Marcel Bélanger, vendeur chez Bélanger Chrysler Dodge Jeep Ram à Rockland

Le travail pour carburant [EXIT RETRAITE]

Vendre des voitures est non seulement une passion depuis 56 ans pour l’homme d’affaires franco-ontarien Marcel Bélanger, mais aussi le moteur principal de son existence.

«Je pense tout le temps à la business et à vendre des autos. Moi, ça me prend du public pour parler. Je suis un vendeur-né», lance l’entrepreneur de 77 ans.

Pas question de partir à la retraite pour M. Bélanger qui à tous les jours rentre travailler chez le concessionnaire Bélanger Chrysler Dodge Jeep Ram, détenu par ses fils Luc et Marc, à Rockland, dans l’Est ontarien.

«J’arrive entre 9h et 10h, mais avant ça, je suis allé au restaurent faire du PR (relations publiques, NDLR).
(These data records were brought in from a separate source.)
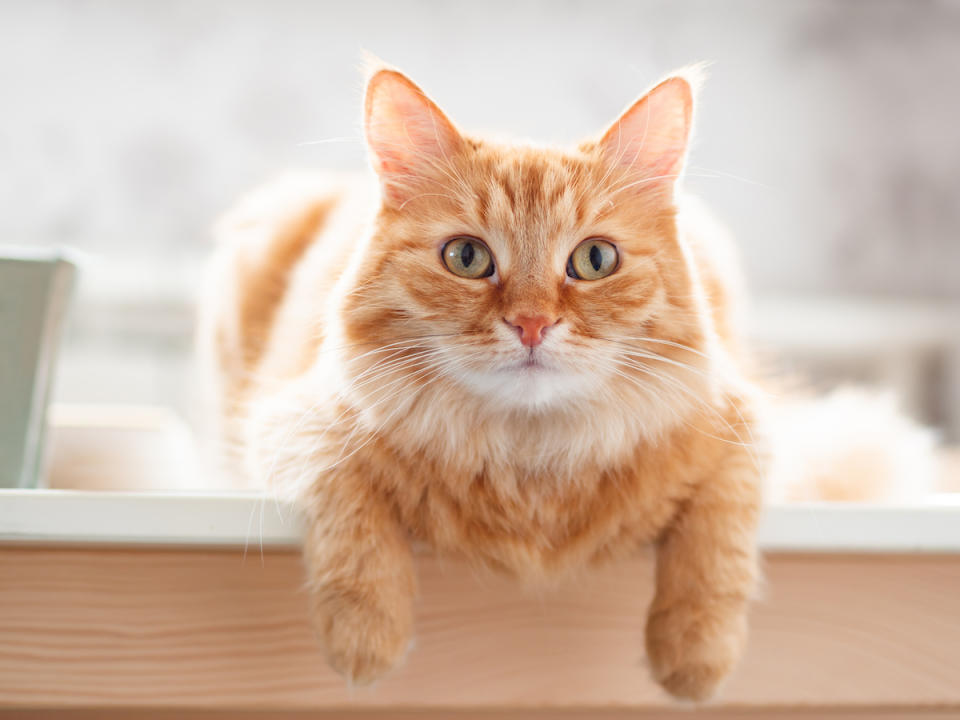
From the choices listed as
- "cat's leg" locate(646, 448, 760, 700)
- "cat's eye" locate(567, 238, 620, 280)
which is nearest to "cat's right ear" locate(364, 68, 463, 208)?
"cat's eye" locate(567, 238, 620, 280)

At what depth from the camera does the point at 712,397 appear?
2.92ft

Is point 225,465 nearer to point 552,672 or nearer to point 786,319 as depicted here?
point 552,672

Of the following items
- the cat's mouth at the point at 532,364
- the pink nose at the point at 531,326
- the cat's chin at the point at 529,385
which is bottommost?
the cat's chin at the point at 529,385

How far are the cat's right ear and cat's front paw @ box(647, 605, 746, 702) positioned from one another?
20.3 inches

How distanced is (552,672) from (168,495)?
42 cm

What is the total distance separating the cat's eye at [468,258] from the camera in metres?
0.86

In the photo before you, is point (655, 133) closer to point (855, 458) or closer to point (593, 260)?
point (593, 260)

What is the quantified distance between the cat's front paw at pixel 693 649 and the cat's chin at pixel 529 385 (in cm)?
23

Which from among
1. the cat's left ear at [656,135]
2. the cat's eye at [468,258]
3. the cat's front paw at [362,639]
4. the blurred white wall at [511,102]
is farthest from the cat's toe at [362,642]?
the blurred white wall at [511,102]

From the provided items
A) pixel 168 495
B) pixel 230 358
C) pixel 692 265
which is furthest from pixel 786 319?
pixel 168 495

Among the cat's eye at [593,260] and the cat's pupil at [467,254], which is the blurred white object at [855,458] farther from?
the cat's pupil at [467,254]

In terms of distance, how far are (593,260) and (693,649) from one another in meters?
0.40

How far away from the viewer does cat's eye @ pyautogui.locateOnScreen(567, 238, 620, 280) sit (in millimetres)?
863

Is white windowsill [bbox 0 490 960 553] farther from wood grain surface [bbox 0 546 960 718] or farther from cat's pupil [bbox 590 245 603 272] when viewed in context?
cat's pupil [bbox 590 245 603 272]
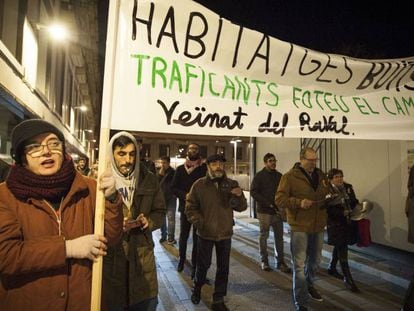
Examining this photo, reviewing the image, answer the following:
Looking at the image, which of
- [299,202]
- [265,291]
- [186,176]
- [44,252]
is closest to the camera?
[44,252]

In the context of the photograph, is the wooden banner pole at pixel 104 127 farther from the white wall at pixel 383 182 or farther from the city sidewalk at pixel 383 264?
the white wall at pixel 383 182

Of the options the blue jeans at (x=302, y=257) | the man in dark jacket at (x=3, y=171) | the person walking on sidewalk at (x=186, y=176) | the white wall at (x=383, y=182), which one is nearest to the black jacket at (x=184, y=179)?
the person walking on sidewalk at (x=186, y=176)

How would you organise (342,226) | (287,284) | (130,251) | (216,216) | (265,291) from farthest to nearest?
1. (287,284)
2. (342,226)
3. (265,291)
4. (216,216)
5. (130,251)

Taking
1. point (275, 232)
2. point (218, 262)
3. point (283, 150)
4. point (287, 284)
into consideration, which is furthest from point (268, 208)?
point (283, 150)

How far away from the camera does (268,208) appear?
6.30 m

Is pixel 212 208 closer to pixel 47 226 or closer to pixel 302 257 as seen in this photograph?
pixel 302 257

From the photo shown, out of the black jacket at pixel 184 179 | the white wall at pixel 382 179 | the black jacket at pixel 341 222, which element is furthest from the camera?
the white wall at pixel 382 179

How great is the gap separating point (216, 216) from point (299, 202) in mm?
1069

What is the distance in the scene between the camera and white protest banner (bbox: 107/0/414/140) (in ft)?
7.03

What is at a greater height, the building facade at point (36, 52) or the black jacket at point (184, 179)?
the building facade at point (36, 52)

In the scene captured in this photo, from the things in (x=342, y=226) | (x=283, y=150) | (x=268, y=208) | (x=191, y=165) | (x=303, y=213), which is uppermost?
(x=283, y=150)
Je vais partout en ville, je rencontre les gens et ils savent que je vends des autos et donc à cause de ça, ils viennent au garage», explique le septuagénaire, qui rentre travailler même le samedi, sous l’approbation de sa conjointe Claudette, qui, dit-il, l’appuie à «150 milles à l’heure».

En 1997, alors âgé de 55 ans, un temps où plusieurs commencent à songer à ralentir la cadence, M. Bélanger a plutôt mis le pied sur l’accélérateur. Il a acheté une concession de GM dans le secteur Orléans. L’homme d’affaires avait auparavant été propriétaire de concessions automobiles à Hawkesbury et à Cornwall.

L’entreprise familiale de ce secteur d’Ottawa alors en pleine expansion comptait une centaine d’employés et vendait jusqu’à 1500 voitures par année.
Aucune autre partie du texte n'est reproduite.